• [What you will do] Condense the paragraph that begins "PCRE2 is distributed with a configure script" in the PCRE2 build documentation into a short bulleted list that keeps its main facts.

• [Document excerpt]
------------------------------
Return to the PCRE2 index page.
This page is part of the PCRE2 HTML documentation. It was generated automatically from the original man page. If there is any nonsense in it, please consult the man page, in case the conversion went wrong.
PCRE2 is distributed with a configure script that can be used to build the library in Unix-like environments using the applications known as Autotools. Also in the distribution are files to support building using CMake instead of configure. The text file README contains general information about building with Autotools (some of which is repeated below), and also has some comments about building on various operating systems. There is a lot more information about building PCRE2 without using Autotools (including information about using CMake and building "by hand") in the text file called NON-AUTOTOOLS-BUILD. You should consult this file as well as the README file if you are building in a non-Unix-like environment.
The rest of this document describes the optional features of PCRE2 that can be selected when the library is compiled. It assumes use of the configure script, where the optional features are selected or deselected by providing options to configure before running the make command. However, the same options can be selected in both Unix-like and non-Unix-like environments if you are using CMake instead of configure to build PCRE2.
If you are not using Autotools or CMake, option selection can be done by editing the config.h file, or by passing parameter settings to the compiler, as described in NON-AUTOTOOLS-BUILD.
------------------------------
• [Items]

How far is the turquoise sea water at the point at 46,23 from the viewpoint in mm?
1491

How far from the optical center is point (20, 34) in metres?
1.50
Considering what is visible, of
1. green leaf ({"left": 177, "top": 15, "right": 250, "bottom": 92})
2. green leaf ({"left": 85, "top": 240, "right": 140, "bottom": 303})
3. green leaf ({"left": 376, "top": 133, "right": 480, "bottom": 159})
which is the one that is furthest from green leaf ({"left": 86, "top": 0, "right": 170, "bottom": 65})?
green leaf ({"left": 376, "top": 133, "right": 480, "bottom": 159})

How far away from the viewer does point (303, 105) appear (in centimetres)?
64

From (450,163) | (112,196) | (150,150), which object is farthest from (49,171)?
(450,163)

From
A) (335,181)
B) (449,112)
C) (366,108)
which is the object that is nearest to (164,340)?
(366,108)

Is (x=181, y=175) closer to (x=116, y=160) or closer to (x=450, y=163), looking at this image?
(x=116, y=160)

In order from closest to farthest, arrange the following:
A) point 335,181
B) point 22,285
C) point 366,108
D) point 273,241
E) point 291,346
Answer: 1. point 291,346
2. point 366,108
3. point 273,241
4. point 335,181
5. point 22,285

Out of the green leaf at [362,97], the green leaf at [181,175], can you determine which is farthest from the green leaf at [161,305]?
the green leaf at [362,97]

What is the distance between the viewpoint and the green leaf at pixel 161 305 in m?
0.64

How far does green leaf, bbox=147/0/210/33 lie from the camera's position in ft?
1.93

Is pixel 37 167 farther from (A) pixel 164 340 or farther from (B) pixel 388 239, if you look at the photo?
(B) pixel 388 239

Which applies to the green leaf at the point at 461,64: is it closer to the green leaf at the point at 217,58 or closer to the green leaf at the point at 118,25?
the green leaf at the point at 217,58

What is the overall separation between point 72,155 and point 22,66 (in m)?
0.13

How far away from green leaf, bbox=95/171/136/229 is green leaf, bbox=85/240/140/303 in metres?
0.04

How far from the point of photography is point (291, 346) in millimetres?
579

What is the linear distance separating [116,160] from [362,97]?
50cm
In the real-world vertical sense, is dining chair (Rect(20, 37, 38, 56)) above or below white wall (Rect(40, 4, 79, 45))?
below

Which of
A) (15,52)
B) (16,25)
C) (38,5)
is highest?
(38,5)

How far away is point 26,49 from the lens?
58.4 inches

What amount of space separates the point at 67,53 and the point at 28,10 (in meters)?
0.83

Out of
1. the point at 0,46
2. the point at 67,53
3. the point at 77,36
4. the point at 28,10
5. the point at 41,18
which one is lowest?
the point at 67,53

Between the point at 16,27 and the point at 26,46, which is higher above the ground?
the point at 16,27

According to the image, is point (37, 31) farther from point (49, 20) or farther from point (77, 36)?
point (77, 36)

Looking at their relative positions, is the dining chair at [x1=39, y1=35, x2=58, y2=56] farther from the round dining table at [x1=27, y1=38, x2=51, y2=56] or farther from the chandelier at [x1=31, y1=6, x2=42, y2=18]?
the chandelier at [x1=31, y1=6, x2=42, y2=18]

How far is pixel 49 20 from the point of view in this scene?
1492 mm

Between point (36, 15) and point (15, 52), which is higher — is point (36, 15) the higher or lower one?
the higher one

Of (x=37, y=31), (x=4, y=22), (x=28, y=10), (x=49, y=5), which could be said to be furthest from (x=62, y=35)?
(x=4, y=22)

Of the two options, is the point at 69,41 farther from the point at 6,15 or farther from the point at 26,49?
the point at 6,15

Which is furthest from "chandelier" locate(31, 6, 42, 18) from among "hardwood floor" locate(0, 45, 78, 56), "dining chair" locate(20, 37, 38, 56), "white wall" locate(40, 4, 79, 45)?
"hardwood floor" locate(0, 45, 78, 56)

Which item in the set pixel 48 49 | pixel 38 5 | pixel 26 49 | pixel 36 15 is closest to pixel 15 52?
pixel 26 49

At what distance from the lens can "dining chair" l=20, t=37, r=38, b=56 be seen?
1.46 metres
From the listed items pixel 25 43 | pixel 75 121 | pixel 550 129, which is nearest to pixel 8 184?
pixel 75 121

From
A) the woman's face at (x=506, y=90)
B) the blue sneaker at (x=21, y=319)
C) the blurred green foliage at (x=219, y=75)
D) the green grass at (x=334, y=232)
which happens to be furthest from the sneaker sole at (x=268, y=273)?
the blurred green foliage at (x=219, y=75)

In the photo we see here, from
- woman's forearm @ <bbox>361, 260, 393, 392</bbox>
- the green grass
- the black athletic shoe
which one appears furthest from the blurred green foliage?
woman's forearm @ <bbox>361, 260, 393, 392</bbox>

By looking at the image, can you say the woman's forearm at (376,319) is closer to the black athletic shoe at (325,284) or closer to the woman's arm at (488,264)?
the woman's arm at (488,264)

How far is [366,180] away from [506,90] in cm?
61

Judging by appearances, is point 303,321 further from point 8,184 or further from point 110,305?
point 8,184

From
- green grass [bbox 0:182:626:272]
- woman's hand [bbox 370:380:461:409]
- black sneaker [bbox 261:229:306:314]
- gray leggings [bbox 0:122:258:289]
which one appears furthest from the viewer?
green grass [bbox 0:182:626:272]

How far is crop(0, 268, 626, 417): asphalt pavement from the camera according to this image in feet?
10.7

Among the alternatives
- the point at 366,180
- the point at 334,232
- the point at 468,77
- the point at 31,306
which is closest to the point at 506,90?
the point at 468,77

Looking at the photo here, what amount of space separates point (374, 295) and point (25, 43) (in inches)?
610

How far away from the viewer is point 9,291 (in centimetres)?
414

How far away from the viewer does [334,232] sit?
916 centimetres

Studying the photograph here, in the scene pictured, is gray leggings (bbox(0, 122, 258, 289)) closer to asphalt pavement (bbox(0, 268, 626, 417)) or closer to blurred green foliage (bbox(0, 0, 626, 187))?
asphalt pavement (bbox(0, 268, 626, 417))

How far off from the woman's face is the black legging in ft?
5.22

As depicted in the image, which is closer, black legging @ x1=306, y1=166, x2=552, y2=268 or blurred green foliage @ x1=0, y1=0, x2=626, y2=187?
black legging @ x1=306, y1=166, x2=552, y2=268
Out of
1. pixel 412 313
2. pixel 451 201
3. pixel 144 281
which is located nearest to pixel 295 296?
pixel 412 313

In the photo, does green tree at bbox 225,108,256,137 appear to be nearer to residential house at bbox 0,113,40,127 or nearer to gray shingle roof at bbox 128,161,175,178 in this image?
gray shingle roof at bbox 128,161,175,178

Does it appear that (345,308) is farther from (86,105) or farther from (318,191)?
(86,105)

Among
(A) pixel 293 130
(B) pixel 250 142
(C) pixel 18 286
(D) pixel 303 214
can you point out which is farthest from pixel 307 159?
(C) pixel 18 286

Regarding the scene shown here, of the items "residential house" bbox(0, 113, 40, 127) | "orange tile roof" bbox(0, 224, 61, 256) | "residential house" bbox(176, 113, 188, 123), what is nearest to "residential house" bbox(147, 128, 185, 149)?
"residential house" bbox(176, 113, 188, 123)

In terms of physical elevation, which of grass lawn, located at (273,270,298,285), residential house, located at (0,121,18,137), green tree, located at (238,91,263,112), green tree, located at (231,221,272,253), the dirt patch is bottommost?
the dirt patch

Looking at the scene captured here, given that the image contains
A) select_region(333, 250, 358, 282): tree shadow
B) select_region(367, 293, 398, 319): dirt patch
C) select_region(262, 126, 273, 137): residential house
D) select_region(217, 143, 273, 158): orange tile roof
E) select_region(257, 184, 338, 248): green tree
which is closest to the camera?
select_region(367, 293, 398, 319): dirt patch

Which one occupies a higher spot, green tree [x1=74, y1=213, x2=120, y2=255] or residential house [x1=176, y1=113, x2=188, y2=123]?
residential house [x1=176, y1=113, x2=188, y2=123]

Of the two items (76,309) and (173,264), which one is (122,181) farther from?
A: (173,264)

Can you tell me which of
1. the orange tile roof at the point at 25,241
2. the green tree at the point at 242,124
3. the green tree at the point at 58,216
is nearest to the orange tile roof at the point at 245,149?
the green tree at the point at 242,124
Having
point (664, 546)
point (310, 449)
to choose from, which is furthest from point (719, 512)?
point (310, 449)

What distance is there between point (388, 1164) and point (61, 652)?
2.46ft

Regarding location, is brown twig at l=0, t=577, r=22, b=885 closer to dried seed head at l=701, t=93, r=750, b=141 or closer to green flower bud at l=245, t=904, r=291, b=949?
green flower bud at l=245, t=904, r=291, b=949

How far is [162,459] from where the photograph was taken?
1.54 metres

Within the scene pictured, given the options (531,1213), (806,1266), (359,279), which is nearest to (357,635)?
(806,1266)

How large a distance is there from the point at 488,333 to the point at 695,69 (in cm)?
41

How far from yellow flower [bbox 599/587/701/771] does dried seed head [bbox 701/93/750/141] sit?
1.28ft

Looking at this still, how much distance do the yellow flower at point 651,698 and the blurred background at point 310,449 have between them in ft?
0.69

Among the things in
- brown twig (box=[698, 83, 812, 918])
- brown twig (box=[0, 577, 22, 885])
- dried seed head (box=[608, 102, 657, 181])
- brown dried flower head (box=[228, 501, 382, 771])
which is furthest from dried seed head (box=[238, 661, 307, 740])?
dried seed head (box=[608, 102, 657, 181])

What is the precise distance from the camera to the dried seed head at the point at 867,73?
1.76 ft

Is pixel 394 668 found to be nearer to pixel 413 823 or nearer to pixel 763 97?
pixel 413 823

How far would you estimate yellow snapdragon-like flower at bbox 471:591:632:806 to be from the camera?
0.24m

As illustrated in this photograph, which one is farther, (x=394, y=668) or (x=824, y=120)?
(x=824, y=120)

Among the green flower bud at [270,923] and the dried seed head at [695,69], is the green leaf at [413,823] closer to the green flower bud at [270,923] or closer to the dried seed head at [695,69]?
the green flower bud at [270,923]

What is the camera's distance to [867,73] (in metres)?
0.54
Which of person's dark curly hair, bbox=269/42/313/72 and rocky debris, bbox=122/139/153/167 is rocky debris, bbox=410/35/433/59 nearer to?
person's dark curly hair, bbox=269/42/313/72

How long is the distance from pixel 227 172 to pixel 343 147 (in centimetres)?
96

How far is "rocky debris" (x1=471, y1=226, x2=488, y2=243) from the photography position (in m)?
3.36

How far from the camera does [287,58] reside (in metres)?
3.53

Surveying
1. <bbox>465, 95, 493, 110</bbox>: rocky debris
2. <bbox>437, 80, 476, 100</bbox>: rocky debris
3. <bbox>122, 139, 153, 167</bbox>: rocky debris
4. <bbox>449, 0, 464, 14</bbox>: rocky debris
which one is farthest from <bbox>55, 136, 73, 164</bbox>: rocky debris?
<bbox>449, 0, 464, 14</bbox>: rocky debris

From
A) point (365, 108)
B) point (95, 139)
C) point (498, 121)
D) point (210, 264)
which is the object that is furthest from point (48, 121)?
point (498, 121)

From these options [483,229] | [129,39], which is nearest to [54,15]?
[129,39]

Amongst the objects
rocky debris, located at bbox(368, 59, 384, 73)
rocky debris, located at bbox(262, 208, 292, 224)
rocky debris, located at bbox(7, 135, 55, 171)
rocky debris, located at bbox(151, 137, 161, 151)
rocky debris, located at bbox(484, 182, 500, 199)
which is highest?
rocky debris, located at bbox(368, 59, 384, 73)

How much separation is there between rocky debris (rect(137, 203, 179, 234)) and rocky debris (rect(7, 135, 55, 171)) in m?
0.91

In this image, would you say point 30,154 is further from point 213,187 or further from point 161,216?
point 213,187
------------------------------
• [Written response]
- PCRE2 ships with a configure script for building the library in Unix-like environments with Autotools.
- The distribution also includes files for building with CMake instead of configure.
- README gives general information on building with Autotools and comments on building on various operating systems.
- NON-AUTOTOOLS-BUILD covers building without Autotools in much more detail, including CMake and building "by hand."
- For a non-Unix-like environment, consult both NON-AUTOTOOLS-BUILD and README.